WORK TO COMPLETE: Continue the account of the Franciscan friars who opposed Henry VIII's divorce, starting right after its final sentence.

SUPPLIED PASSAGE:
※ ※ ※

The community here at the London Greyfriars did not provide any martyrs at the time of Henry VIII’s break with Rome. But it is worth remembering that the Franciscan Order provided perhaps the strongest opposition to the King’s divorce. As early as 1534, just as the crisis was breaking, two friars, Richard Risby and Hugh Rich, were executed alongside the ‘Holy Nun’, Elizabeth Barton, a visionary who had attacked the King’s divorce ‘in the name and by the authority of God’.

Another Franciscan to suffer for the Faith, Blessed John Forest, belonged to the Observant friary at Greenwich and was placed here under house arrest for several years. His house was strict and also highly influential, since it was next door to the royal palace at Greenwich. It was in the Franciscan church there that the future Henry VIII was baptised; as were all three of his children, the future Edward VI, Mary I and Elizabeth I. It was (probably) there that Henry married Catherine of Aragon. In 1513 the King had praised the Observants in a letter to Pope Leo X, saying that he could not sufficiently commend the Observant Friars' strict adherence to poverty, their sincerity, charity and devotion. How things would change!

It is little surprising that the Observants of Greenwich were so closely involved in opposing the King’s divorce. This placed them in grave danger. The Warden, William Peto, preached a sermon to the Court condemning the King’s divorce and predicting that black dogs would lick the blood of Henry, like King Ahab in the Old Testament. This was supposedly fulfilled fifteen years later as the King's body was taken to Windsor. Peto, unsurprisingly, had to escape to the continent, though, it is worth mentioning, he returned in Mary Tudor’s reign and was even named a Cardinal in 1557.

※ ※ ※

RECORDED DATA:
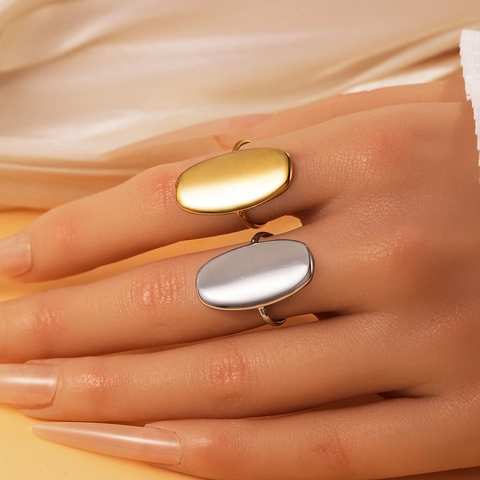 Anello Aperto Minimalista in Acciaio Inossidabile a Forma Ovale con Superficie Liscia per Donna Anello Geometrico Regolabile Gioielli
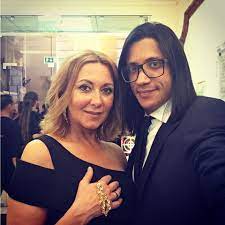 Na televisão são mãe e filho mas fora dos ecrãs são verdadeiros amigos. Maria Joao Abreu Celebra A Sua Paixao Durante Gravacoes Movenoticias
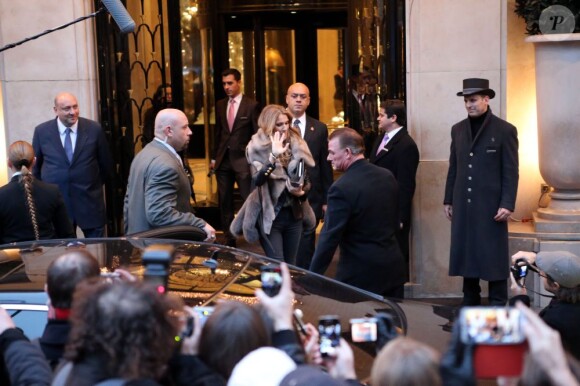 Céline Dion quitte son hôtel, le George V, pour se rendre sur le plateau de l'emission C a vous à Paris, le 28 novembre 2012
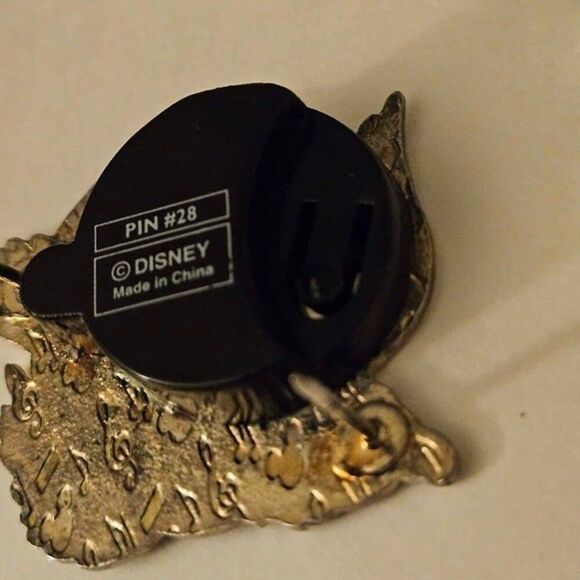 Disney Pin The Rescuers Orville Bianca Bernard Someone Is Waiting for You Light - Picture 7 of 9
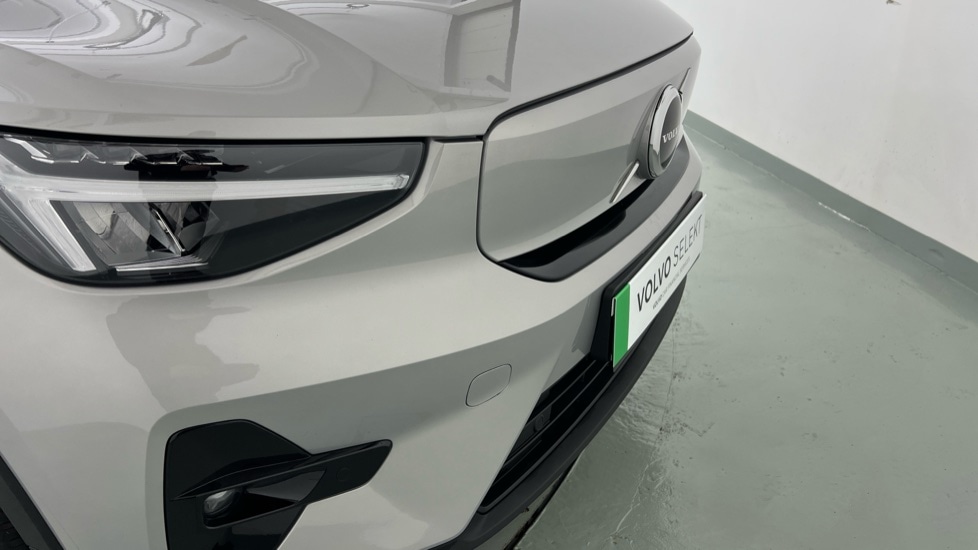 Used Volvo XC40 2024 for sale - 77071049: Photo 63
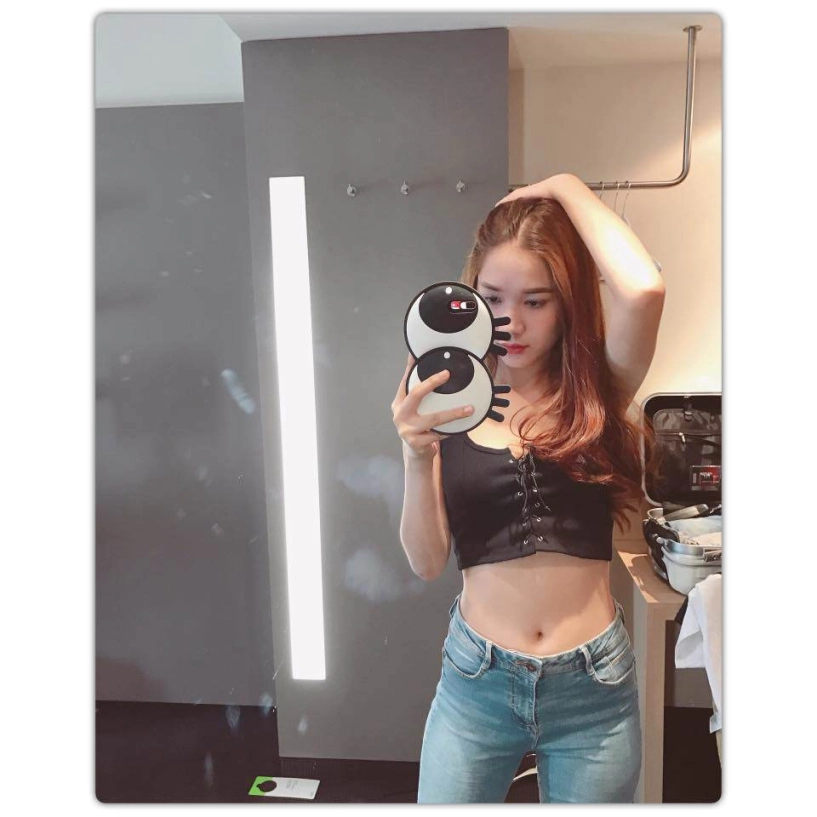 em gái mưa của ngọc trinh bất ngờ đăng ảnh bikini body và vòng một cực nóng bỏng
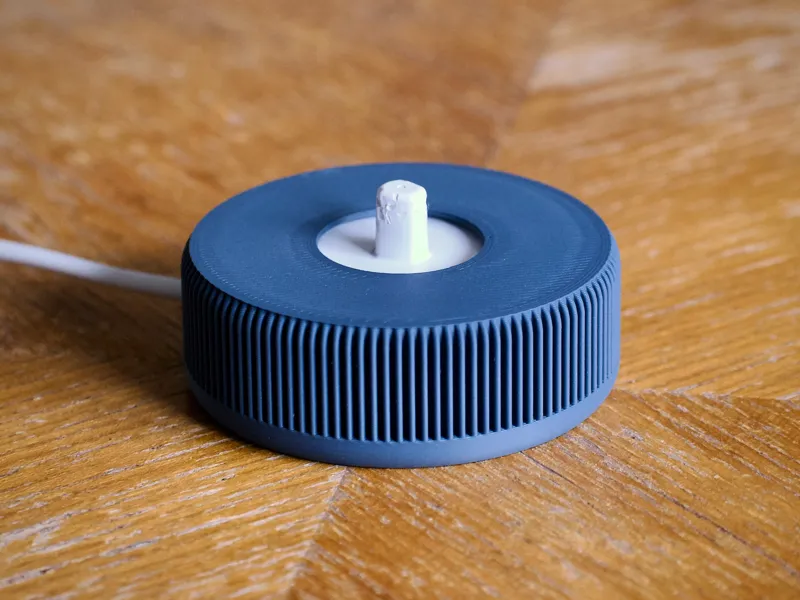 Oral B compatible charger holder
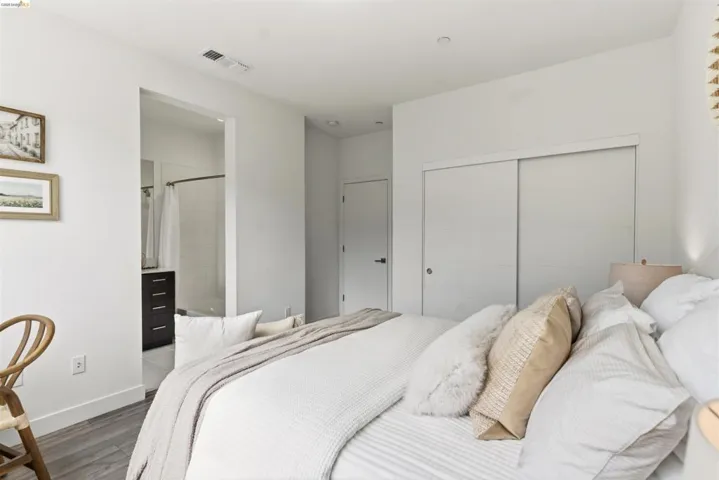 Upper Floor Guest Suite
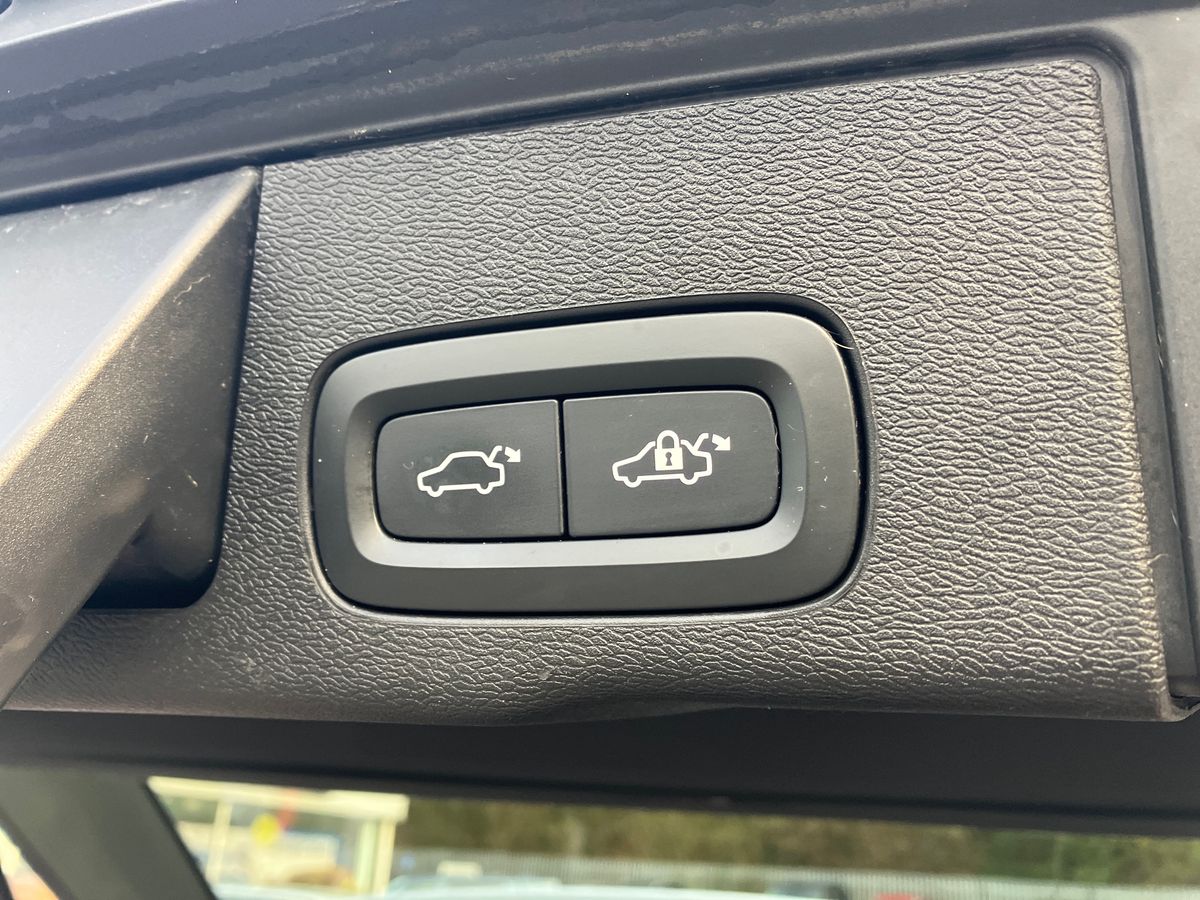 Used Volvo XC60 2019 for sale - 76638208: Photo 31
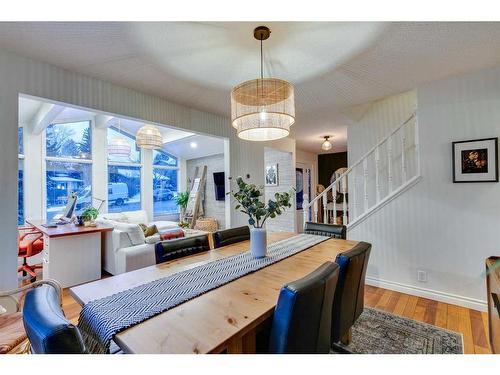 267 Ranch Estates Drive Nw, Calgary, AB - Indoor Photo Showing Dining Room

※ ※ ※

WRITTEN REPLY:
Blessed John Forest was less fortunate. He had acted as one of the confessors of Catherine of Aragon, who herself was a Franciscan Tertiary, and he was forthright in his opposition. After several years of imprisonment, he was tried for denying the Oath of Supremacy and condemned to death. On 22 May 1538 he was brought to Smithfield, not far from where we are standing now. A large crowd had gathered, including the bishop of London, the Dukes of Norfolk and Suffolk and the Lord Mayor. Forest made a brave confession of faith; according to one bystander:

That if an angel should come down from Heaven and show him any other thing than he had believed all his lifetime past he would not believe him, and that if his body should be cut joint after joint or member after member, burnt, hanged, or what pain soever might be done to his body, he would never turn from his old sect of this Bishop of Rome.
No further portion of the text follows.